Spatial question records

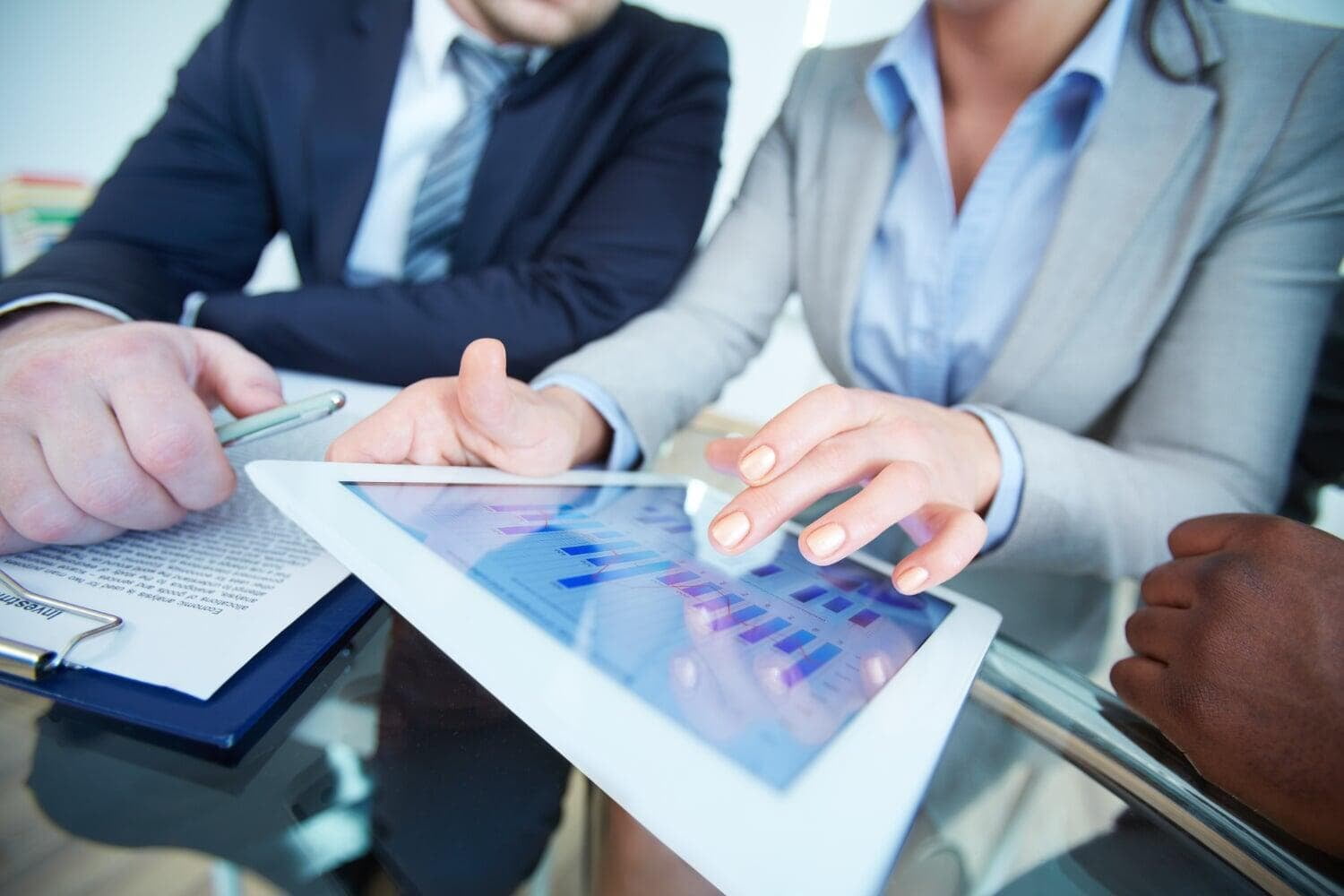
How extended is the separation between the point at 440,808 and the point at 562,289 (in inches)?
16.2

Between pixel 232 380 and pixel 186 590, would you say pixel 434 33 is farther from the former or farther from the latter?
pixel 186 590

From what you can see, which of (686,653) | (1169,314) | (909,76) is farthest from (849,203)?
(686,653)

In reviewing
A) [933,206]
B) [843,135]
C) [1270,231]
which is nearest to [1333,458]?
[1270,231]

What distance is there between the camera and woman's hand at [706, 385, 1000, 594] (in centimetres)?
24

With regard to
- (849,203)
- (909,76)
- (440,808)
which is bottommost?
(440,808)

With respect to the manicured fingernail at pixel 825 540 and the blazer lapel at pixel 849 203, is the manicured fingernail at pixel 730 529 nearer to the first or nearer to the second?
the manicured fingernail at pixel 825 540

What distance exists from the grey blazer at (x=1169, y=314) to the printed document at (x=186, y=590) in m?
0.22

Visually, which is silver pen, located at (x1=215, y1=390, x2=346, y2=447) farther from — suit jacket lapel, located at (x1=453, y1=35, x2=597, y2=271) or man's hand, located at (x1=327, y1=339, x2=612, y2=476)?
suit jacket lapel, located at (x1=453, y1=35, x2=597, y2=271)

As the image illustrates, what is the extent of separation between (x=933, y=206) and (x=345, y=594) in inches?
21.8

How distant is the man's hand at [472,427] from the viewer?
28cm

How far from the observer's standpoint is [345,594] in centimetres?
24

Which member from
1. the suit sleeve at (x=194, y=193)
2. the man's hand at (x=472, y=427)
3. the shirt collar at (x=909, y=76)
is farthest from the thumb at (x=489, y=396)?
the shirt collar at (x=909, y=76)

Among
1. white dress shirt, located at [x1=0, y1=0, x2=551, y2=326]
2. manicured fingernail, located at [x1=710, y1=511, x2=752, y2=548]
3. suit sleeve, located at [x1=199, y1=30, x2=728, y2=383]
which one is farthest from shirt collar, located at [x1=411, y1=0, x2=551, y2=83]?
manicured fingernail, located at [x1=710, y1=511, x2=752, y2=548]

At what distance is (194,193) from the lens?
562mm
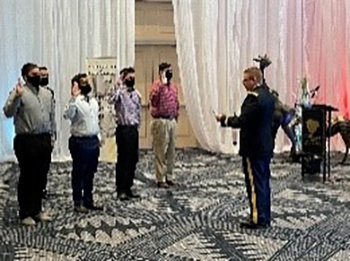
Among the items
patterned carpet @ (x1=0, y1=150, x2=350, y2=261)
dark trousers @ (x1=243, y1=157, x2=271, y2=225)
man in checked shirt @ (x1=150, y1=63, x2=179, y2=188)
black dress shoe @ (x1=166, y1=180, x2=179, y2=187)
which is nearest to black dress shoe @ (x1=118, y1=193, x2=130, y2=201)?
---
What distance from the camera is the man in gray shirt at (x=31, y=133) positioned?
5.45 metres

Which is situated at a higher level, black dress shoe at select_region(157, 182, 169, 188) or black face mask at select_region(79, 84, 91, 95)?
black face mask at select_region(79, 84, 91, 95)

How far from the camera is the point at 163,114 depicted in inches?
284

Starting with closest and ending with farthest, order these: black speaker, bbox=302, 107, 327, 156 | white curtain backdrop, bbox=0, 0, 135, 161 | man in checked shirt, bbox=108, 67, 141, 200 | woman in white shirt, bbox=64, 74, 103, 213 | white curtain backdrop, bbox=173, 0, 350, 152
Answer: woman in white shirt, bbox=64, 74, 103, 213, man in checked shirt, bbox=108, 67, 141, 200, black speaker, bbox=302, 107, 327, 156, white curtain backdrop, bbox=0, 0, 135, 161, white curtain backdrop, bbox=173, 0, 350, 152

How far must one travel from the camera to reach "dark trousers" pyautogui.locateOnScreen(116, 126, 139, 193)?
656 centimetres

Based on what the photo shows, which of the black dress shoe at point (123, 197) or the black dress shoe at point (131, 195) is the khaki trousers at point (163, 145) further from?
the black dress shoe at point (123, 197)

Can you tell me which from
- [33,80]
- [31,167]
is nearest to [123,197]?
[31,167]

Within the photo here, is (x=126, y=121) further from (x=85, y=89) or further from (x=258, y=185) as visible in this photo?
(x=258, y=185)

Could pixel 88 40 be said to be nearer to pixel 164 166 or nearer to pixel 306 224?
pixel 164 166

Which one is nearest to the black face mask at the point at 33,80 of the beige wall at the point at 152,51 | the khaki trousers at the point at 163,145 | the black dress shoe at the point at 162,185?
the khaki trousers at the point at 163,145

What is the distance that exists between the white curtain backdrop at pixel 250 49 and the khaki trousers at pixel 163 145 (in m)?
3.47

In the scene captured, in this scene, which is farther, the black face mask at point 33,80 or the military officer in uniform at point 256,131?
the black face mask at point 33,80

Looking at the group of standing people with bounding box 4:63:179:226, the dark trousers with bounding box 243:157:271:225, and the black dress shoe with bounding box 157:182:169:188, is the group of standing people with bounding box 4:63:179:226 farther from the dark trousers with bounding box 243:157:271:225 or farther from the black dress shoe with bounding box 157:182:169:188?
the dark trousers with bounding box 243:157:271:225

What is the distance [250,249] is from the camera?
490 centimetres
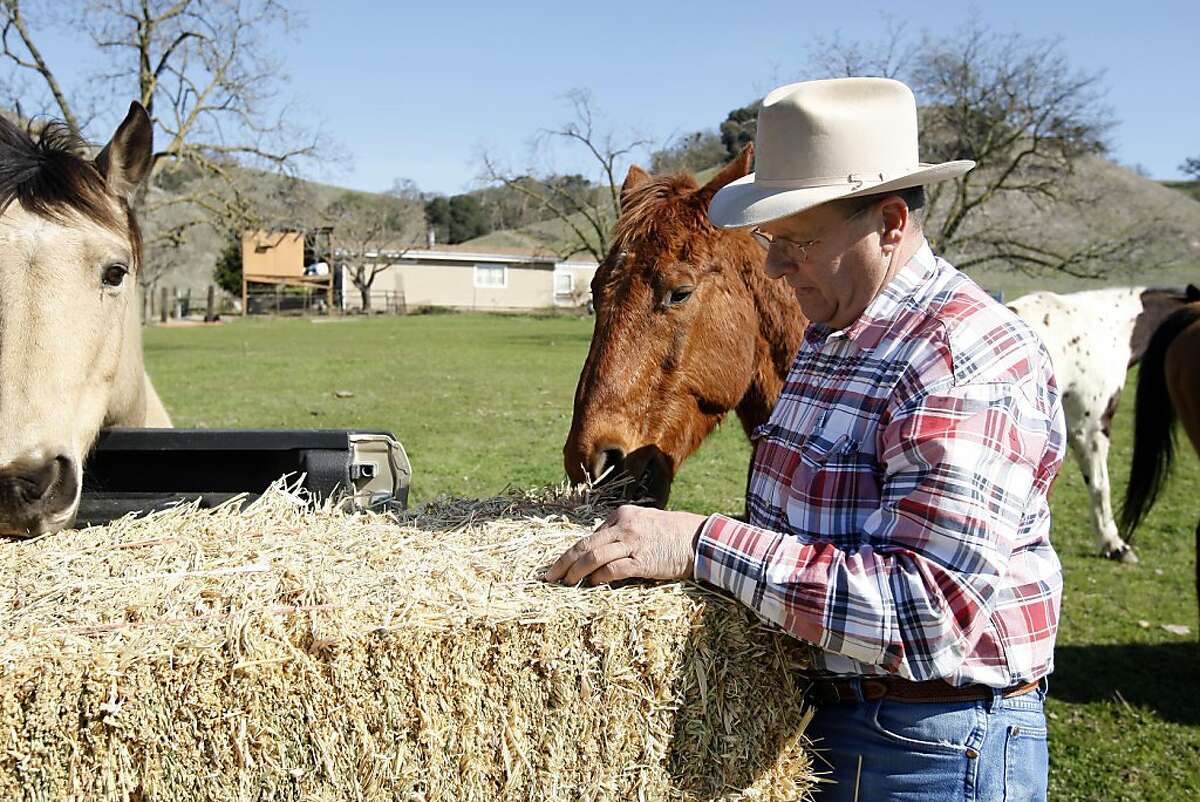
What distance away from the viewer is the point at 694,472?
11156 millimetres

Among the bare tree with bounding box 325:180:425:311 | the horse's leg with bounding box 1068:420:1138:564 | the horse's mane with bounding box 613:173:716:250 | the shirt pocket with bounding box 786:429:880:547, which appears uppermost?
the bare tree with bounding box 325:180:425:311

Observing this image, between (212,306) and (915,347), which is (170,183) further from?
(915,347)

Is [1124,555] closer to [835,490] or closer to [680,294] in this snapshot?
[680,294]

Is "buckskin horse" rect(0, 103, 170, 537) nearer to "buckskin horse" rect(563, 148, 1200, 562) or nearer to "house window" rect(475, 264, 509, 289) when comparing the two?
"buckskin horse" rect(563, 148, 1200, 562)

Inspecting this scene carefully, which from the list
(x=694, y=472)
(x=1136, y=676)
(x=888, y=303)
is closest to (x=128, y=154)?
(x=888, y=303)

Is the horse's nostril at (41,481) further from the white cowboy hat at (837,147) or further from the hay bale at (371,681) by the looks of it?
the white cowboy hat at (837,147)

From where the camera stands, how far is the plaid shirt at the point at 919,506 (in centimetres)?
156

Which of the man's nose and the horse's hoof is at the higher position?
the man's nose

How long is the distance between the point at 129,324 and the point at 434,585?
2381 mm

• [Work required]: Take the part that opens with the line containing "What is the distance that" and closes with the line containing "11156 millimetres", and substitute "separation" for every "distance" while keeping all else the same. Return only those lines, leaving out the pictures.

• [Result of this exercise]:
What is the separation that exists between the white curtain backdrop at pixel 250 49 and the khaki trousers at pixel 163 145 (in m)?
3.47

In the scene captured, in this scene, which is farther, the black face mask at point 33,80 or the military officer in uniform at point 256,131?
the black face mask at point 33,80

Looking at the group of standing people with bounding box 4:63:179:226, the dark trousers with bounding box 243:157:271:225, and the black dress shoe with bounding box 157:182:169:188, is the group of standing people with bounding box 4:63:179:226 farther from the dark trousers with bounding box 243:157:271:225 or farther from the black dress shoe with bounding box 157:182:169:188?
the dark trousers with bounding box 243:157:271:225

What is the separation [250,249] is from the camera?
490 centimetres
What separation away from the viewer is the point at 694,472?
11156 millimetres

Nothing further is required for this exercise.